◆ **Exercise description**
Locate the line that contains "What is the distance from". Print it and every subsequent line through the final line of the records, exactly and only those.

◆ **Excerpts of spatial question data**
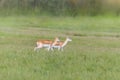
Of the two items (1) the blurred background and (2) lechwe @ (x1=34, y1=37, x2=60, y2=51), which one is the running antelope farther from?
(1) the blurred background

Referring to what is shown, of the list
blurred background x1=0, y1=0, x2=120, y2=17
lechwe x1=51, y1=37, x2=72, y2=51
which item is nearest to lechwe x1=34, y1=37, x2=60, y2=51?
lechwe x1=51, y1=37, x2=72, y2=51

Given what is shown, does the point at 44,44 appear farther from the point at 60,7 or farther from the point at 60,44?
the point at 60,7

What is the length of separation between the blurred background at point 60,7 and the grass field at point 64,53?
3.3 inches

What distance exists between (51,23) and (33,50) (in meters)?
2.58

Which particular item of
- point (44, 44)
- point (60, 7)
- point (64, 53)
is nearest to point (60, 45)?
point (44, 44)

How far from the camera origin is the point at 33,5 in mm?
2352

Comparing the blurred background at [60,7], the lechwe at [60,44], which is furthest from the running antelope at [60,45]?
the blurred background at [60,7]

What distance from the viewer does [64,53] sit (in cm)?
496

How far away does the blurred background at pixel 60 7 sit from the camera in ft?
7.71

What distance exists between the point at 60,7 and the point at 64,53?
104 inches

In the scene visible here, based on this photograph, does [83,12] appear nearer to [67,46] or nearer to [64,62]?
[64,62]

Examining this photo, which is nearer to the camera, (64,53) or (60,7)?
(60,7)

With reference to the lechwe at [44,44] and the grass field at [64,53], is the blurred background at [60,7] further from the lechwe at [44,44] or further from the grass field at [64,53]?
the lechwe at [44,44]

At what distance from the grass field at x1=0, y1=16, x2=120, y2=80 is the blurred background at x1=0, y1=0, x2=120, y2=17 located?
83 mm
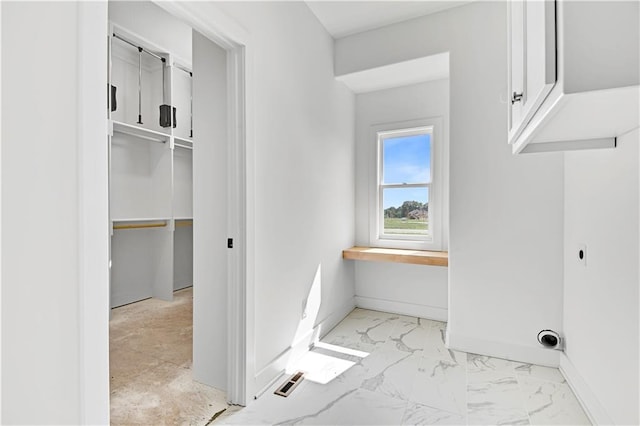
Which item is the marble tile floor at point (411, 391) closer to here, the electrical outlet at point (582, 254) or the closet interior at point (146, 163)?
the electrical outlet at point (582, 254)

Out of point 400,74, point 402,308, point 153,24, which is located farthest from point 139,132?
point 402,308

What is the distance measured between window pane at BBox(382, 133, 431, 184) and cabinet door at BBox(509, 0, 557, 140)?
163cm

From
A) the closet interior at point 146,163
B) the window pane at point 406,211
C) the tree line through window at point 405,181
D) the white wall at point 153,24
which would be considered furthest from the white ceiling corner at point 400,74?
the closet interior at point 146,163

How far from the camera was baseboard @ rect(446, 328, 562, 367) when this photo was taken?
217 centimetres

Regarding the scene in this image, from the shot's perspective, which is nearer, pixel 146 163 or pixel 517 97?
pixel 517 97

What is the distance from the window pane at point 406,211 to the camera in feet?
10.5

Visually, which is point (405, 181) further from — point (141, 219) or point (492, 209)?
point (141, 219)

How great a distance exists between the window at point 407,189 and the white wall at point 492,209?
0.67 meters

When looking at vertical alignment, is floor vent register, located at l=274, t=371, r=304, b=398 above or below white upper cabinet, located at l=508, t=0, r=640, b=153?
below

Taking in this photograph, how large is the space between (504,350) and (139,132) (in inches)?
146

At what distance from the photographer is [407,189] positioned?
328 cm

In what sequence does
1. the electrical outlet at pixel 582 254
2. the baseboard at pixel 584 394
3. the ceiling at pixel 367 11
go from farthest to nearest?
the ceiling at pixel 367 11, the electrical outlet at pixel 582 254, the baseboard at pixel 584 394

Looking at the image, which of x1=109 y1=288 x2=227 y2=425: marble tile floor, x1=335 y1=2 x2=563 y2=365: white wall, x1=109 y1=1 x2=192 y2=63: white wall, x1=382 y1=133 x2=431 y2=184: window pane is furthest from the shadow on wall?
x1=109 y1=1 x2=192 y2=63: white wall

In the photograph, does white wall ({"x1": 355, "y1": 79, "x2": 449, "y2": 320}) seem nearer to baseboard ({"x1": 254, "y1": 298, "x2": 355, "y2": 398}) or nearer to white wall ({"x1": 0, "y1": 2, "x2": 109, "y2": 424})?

◆ **Response below**
What is the distance from the window pane at point 406,211 to the camera in feet?
10.5

Visually, which is point (405, 181) further from — point (141, 219) or point (492, 209)?
point (141, 219)

How great a distance exists between the window at point 407,189 and the white wall at point 492,209?
0.67 meters

When looking at vertical alignment, is floor vent register, located at l=274, t=371, r=304, b=398 above or below white upper cabinet, located at l=508, t=0, r=640, b=153?
below

Taking in this photograph, how large is the space between (504,350) and (139,132) (in inches)?
146

At what distance from the photographer is [407,189] positioned?
328 cm

In what sequence does
1. the electrical outlet at pixel 582 254
2. the baseboard at pixel 584 394
3. the ceiling at pixel 367 11
go from farthest to nearest?
the ceiling at pixel 367 11, the electrical outlet at pixel 582 254, the baseboard at pixel 584 394

Looking at the image, which of x1=109 y1=288 x2=227 y2=425: marble tile floor, x1=335 y1=2 x2=563 y2=365: white wall, x1=109 y1=1 x2=192 y2=63: white wall, x1=382 y1=133 x2=431 y2=184: window pane is furthest from the shadow on wall?
x1=109 y1=1 x2=192 y2=63: white wall

In the photograph, does white wall ({"x1": 355, "y1": 79, "x2": 449, "y2": 320}) seem nearer to baseboard ({"x1": 254, "y1": 298, "x2": 355, "y2": 398}) or nearer to white wall ({"x1": 0, "y1": 2, "x2": 109, "y2": 424})?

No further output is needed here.